Las paredes estaban manchadas y tenían irregularidades, había declarado Kitman. No lograba recordar si el 16 de abril por la mañana las manchas tenían un aspecto diferente que el 15 por la tarde. Otra persona había arreglado algunos agujeros y las grietas con masilla, la cual, cuando secaba, dejaba manchas blancas. El 16 de abril y la mañana del 17 había recubierto las paredes con papel de fibra gruesa y había empezado a pintar.

¿Iba a tener que llamar de nuevo a aquellas mujeres?
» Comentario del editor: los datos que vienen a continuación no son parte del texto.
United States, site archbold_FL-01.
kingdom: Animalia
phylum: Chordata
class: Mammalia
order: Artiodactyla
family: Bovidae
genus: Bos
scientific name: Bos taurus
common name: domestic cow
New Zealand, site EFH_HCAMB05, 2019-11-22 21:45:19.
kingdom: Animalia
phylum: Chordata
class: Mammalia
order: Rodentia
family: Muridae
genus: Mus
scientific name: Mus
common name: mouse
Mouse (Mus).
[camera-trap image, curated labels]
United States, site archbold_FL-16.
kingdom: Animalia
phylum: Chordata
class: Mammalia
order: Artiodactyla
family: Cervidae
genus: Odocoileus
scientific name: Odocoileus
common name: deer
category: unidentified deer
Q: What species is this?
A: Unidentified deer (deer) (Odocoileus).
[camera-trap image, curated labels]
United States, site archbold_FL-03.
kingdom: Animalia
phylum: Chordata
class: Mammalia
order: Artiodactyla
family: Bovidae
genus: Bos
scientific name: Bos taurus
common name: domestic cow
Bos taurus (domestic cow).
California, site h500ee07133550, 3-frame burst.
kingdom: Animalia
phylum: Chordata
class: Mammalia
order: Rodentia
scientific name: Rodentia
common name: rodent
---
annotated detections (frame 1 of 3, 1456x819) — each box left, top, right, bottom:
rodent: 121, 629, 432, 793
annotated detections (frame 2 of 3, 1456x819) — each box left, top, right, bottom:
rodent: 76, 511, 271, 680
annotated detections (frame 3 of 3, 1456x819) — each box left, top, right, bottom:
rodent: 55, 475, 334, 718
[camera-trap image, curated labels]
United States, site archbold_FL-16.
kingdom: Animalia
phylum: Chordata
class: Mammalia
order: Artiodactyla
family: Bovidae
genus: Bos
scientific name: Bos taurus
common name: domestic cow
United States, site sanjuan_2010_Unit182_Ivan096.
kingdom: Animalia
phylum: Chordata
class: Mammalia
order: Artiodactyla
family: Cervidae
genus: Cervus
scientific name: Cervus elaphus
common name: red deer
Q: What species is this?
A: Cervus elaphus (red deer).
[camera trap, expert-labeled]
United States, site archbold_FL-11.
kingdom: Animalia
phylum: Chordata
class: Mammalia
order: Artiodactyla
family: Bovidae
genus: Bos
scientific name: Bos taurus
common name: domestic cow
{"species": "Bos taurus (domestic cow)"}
Una de ellas había matado a la joven hacía dos noches para impedir que confirmara su culpabilidad en el asunto del Phanodorm. ¿Una o las dos? Era probable que Joy hubiera averiguado que iba a estar allí y que iba a salir por el atajo a High Street para coger el autobús de Pomfret.

Burden estaba retrasándose. Él también había estado de aquí para allá desde primera hora del día anterior, y al final se había acostado más tarde que Wexford. Estar levantado pasada la medianoche, pensó Wexford, es como levantarse de amanecida. Siempre le había gustado aquella frase; el problema era que ya nadie utilizaba «de amanecida», lo cual le quitaba gracia. Pensar en la hora de acostarse le trajo a la memoria la nota de Dora, pero cuando se disponía a telefonear a Ovington, Burden entró en el despacho.